I think that’s one of the prompts where I am supposed to say, “No, I don’t mope -never,” and it would be such a lie, because I do and I am good at it. Not just good, I need it and there is nothing wrong with it -at least not in my books.
“There is no time for moping!” Oh, yes there is -let me tell you.
Life doesn’t always go my way. Life throws me some curveballs, mostly when I don’t expect it all. Moping doesn’t solve anything, but it feels right sometimes. Perhaps it gives me the needed break from reality when I pull a blanket over my head, and it allows me to forget the rest of the world for a just a short while.
Nothing beats a healthy pity party. I know what I am talking about, I had a few, and they were all well deserved.
Me, the happy quitter, the one who is always upbeat and optimistic, how can I ever feel gloomy? How can someone, who is always full of energy and filled with enthusiasm all of a walk around aimless without any energy and purpose?
It happens so quickly.
A health diagnoses that rocks our world, the loss of people we love. Setbacks in our private life or in business. Many things can take our breath away, they leave us feeling helpless and defeated. Even the result of an election can leave us wanting to crawl under a rock.
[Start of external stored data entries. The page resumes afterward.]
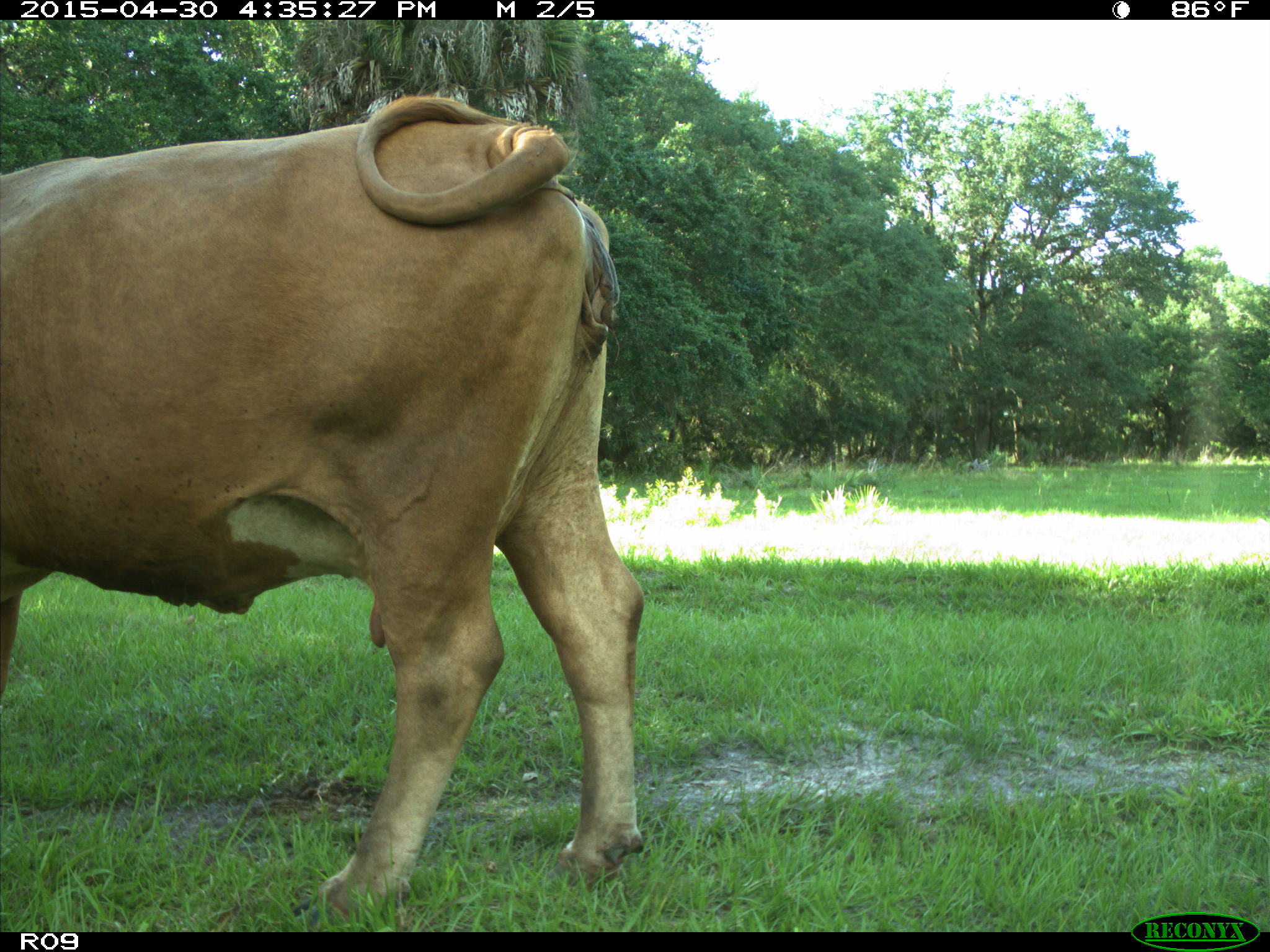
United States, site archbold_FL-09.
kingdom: Animalia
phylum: Chordata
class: Mammalia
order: Artiodactyla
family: Bovidae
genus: Bos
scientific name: Bos taurus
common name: domestic cow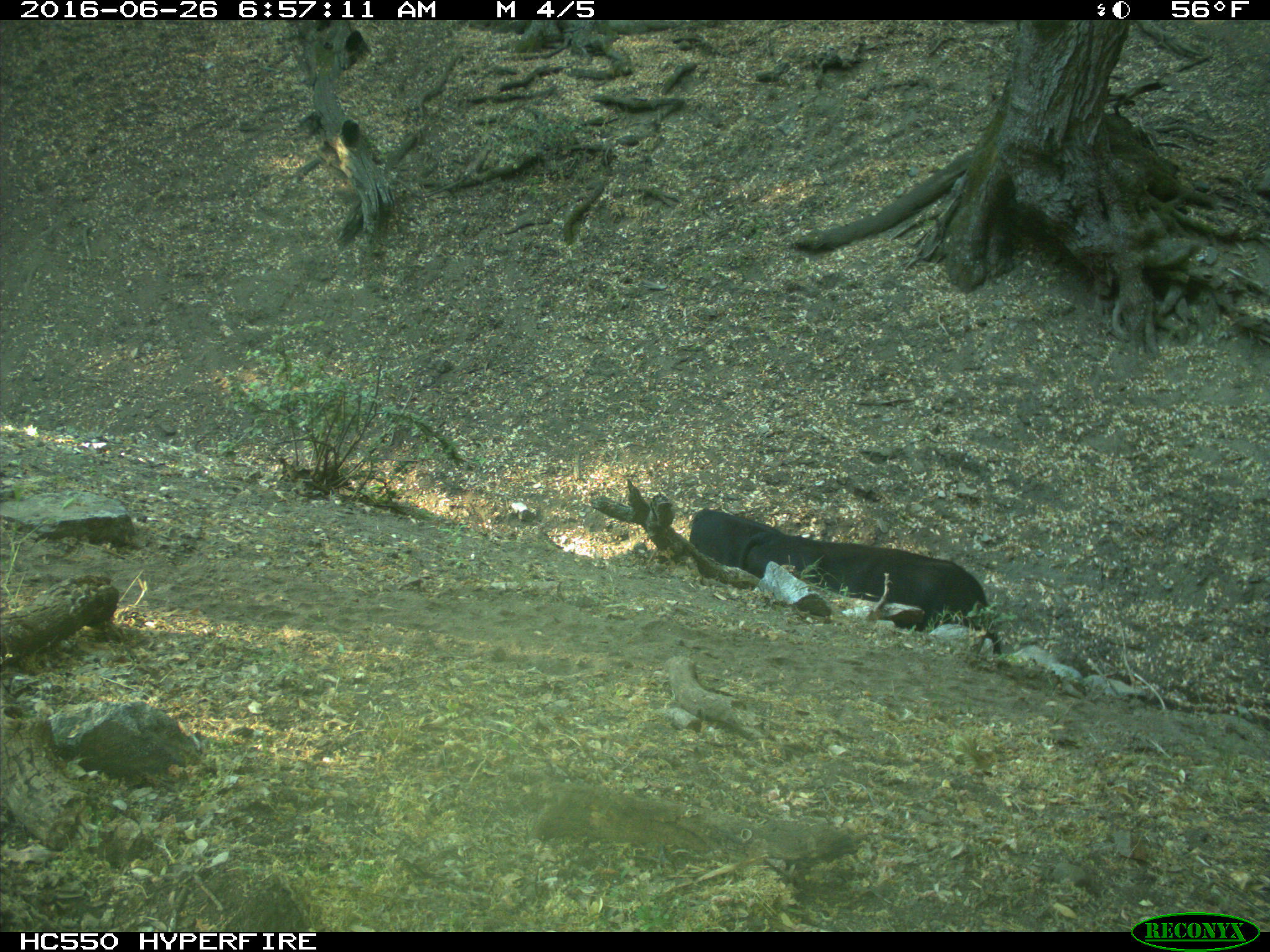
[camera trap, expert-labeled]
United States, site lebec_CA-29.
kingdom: Animalia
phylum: Chordata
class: Mammalia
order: Artiodactyla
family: Bovidae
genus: Bos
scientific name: Bos taurus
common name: domestic cow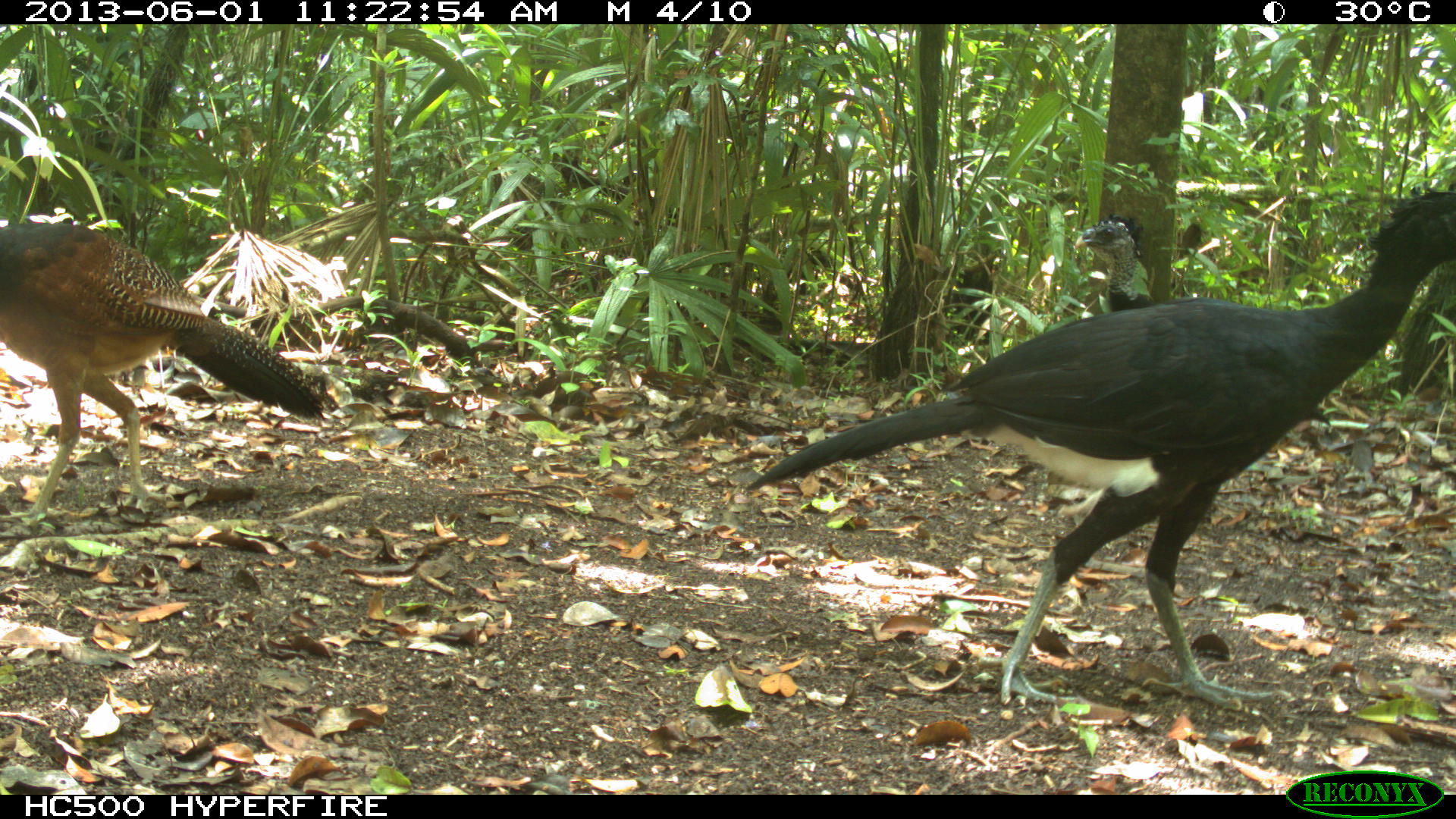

Life is not perfect and the realization can hurt at times.
All of a sudden the wind stops, and our sailboat is floating aimingless at sea for a while and there is not much we can do. We can only wait for the wind to pick up.
I am a fighter; I fight back at whatever life throws at me. But before I do, I take the time to feel sorry for myself. For a short time I wonder, “Why me?” and I mope around for a few hours, sometimes even for a day or two, but it’s quickly followed by “Why not me?”
That’s when the pit party is over. That’s when I get in fighting mode-because I want to, not because I have to.